Notes: Unstandardized (b) and standardized (β) coefficients shown with robust standard errors in parentheses; neighborhood crime is standardized by z-transformation (mean = 0 and SD =1).

p ≤ .10,

*

p ≤ .05,

**

p ≤ .01 (two-tailed tests).

To interpret this finding, Figure 3 shows the graph of the interaction of neighborhood crime and 5-HTTLPR on methylation. Based on a post-hoc test of the interaction, the effect of neighborhood crime on 5-HTT methylation was significant for short allele carriers and was significantly steeper for respondents with at least one short allele at 5-HTTLPR (b = .259, p = .006) than for those with only long alleles. In addition, short allele carriers demonstrated significantly greater methylation than those with the long allele when the neighborhood context was more negative, whereas short allele carriers showed significantly lower methylation than those with the long allele when the neighborhood context was more positive. Thus the graph for this interaction indicated a pattern virtually identical to that depicted in Figure 2; the results present the expected cross over effect and provide strong support for the differential susceptibility perspective.

Figure 3.

Figure 3

Effect of neighborhood crime on 5-HTT methylation index moderated by 5-HTTLPR. Numbers in parentheses refer to simple slopes with 95% confidence intervals. **p < 0.001

6.4. Conditional indirect effect

As noted above, we found evidence for genetic moderation of neighborhood crime on depressive symptoms and on 5-HTTm. In addition, the G×E effect on depressive symptoms was no longer significant when 5-HTTm was included in the model predicting depressive symptoms. Further, using the indirect effect analysis option in Mplus7.2, the indirect effect of the G×E interaction on depressive symptoms through 5-HTTm was statistically significant (indirect effect = .062, p < .031) and accounted for 39.241% of the total variance. This pattern of findings suggests that the interaction of 5-HTTLPR × Neighborhood Crime on depressive symptoms is mediated by 5-HTT methylation. The final step in our analysis is to examine the conditional indirect effect of neighborhood crime on depressive symptoms through 5-HTTm by 5-HTTLPR genotype.
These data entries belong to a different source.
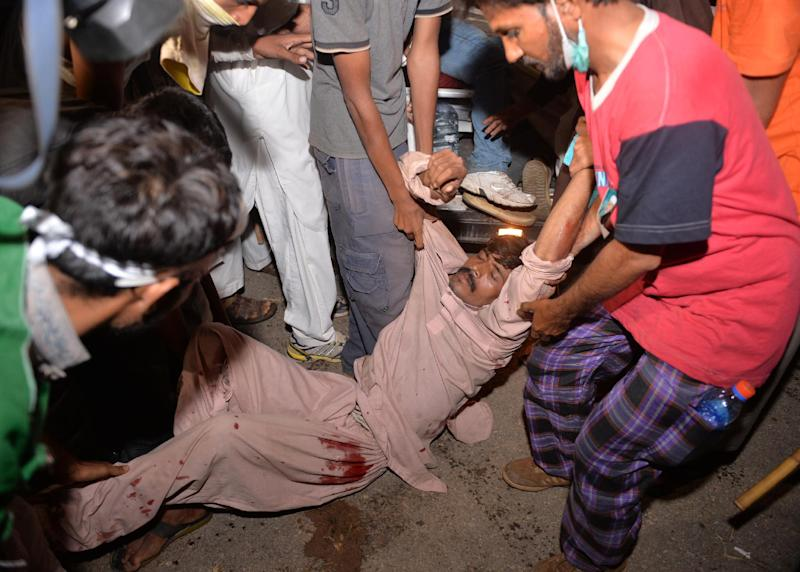 Opposition supporters carry a wounded protester following clashes with security forces near the prime minister's residence in Islamabad on August 30, 2014 (AFP Photo/Aamir Qureshi )
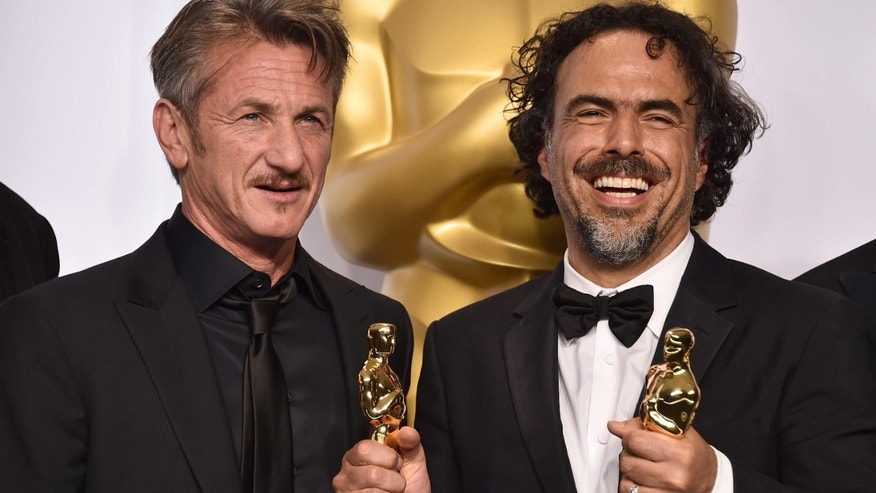 "Feb. 22, 2015: Presenter Sean Penn, left, and filmmaker Alejandro Iñárritu pose in the press room after winning multiple awards including best original screenplay, best director and best picture for ""Birdman: Or (The Unexpected Virtue of Ignorance),"" at the Oscars in Los Angeles."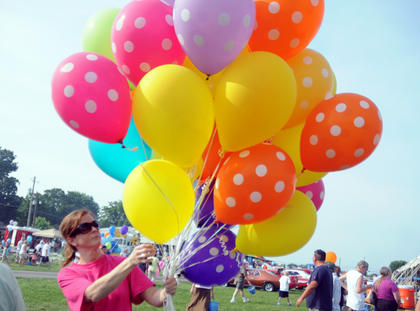 Sarah Lawson, Bardstown, gives balloons away at the Salt River Electric annual picnic Monday.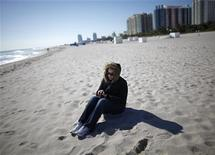 <p>A tourist wearing a jacket sit at the beach in South Beach Miami, Florida January 11, 2010. REUTERS/Carlos Barria</p>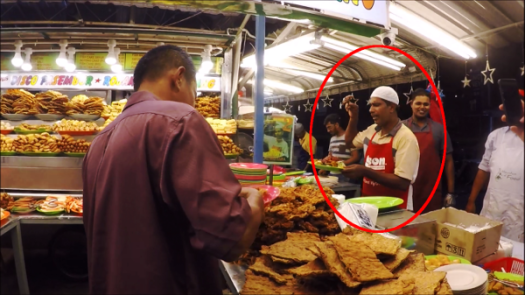 Famous Stall with Guy Who Sings and Dance (in red circle) as he prepares the food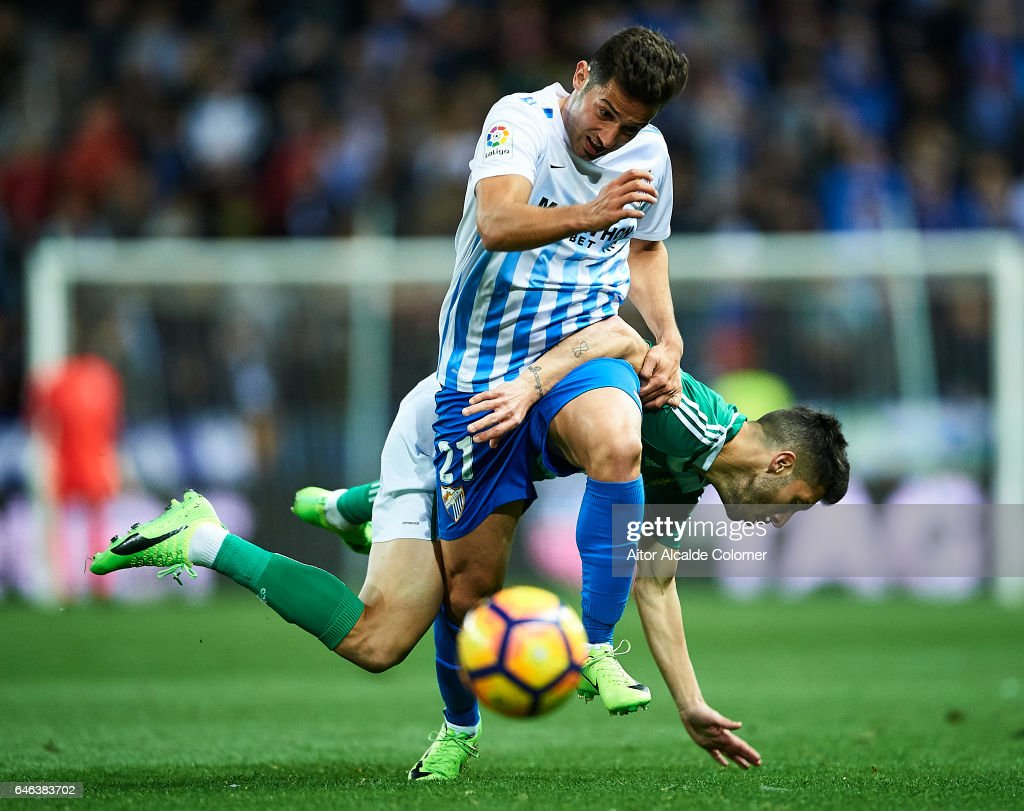 Jonathan Rodriguez of Malaga CF (L) competes for the ball with Alvaro Cejudo of Real Betis Balompie (R) during La Liga match between Malaga CF and Real Betis Balompie at La Rosaleda Stadium February 28, 2017 in Malaga, Spain.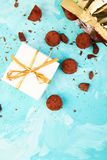 Chocolate Candy truffles fall out. Golden luxury box ad gift on blue background. Copy space, Dessert. Cocoa candies. delicious. tasty. Flat lay royalty free stock photo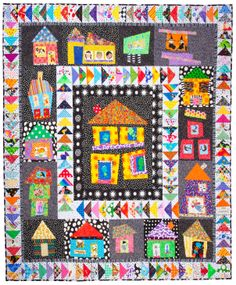 i love this quilt....it represents what quilting means to me, Fun, using great fabric and not cutting it to bits and color!!! I can make a quilt, but I am not 'A Quilter'. If I were I would make this quilt.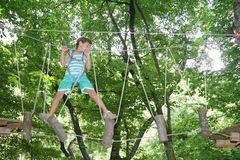 Happy child boy in adventure park in safety equipment. Young happy child boy in adventure park in safety equipment Royalty Free Stock Photos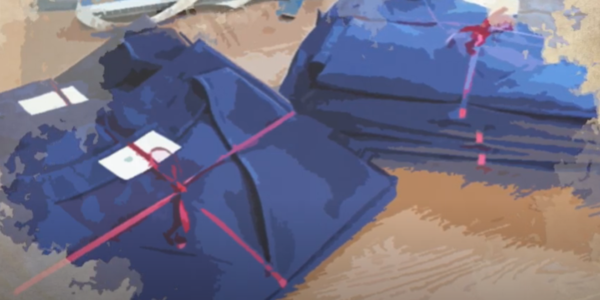 The image shows a still from the video, depicting deep blue hospital scrubs tied neatly in red ribbon, folded on a table. The image has the effect of looking like it's been painted in watercolour.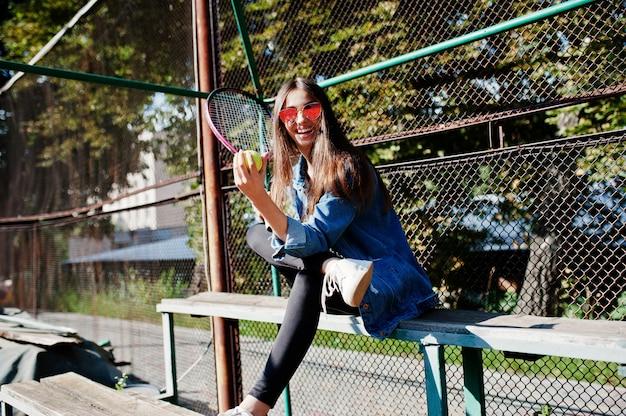 Jogador desportivo novo com a raquete de tênis no campo de tênis. Foto Premium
Using the approach outlined by Preacher, Rucker, and Hayes (2007), the results show that there was no indirect effect of neighborhood crime on depressive symptoms through 5-HTTm when respondents carried the long allele. However, the indirect effect was significant, and significantly stronger than for long-allele homozygotes, when respondents carried at least one copy of the short 5-HTTLPR allele (indirect effect = .064, p = .015).

6.5. Power analyses

It is important to be cautious about effects observed with relatively small samples because lack of statistical power may increase the chances of false positive findings (Duncan & Keller, 2011). To examine the robustness of our results, we conducted Monte Carlo simulation in Mplus7.2 to estimate statistical power for n = 99. This method depends on 1,000 random sample replications generated from a population model with known parameters to determine statistical power for particular parameters (Thoemmes, MacKinnon, & Reiser, 2010). Thus, it is more flexibility in testing complex multivariate models. First, using the regression coefficients given in Model 3, Table 3 as population parameters, the statistical power of the interaction effect between neighborhood crime and 5-HTTLPR is .967. Second, the regression coefficients as effect sizes used in the simulation are given in Model 4, Table 4. The simulation analysis shows that statistical power for the G×E effect is .824. Taken together, both findings indicated that the G×E had large effect sizes in the prediction of depressive symptoms (β = .317) and 5-HTTm (β = .257). Our sample is of adequate size to test the theoretical models given observed effect sizes.

7. Discussion

Social scientists interested in health have long recognized the important role that neighborhoods can play in the development of mental and physical illness. Although progress has been made in identifying various biological processes (e.g., inflammation, allostatic load) that mediate the effect of neighborhood on physical health, there have been few attempts to specify the biological pathways that may link neighborhood conditions to mental illness through effects on gene methylation. The current study attempts to address this deficit by investigating various hypotheses regarding the extent to which the association between neighborhood context and depression is influenced by genetic variation and mediated by methylation of the serotonin transporter gene. Our results provide preliminary support for our hypotheses.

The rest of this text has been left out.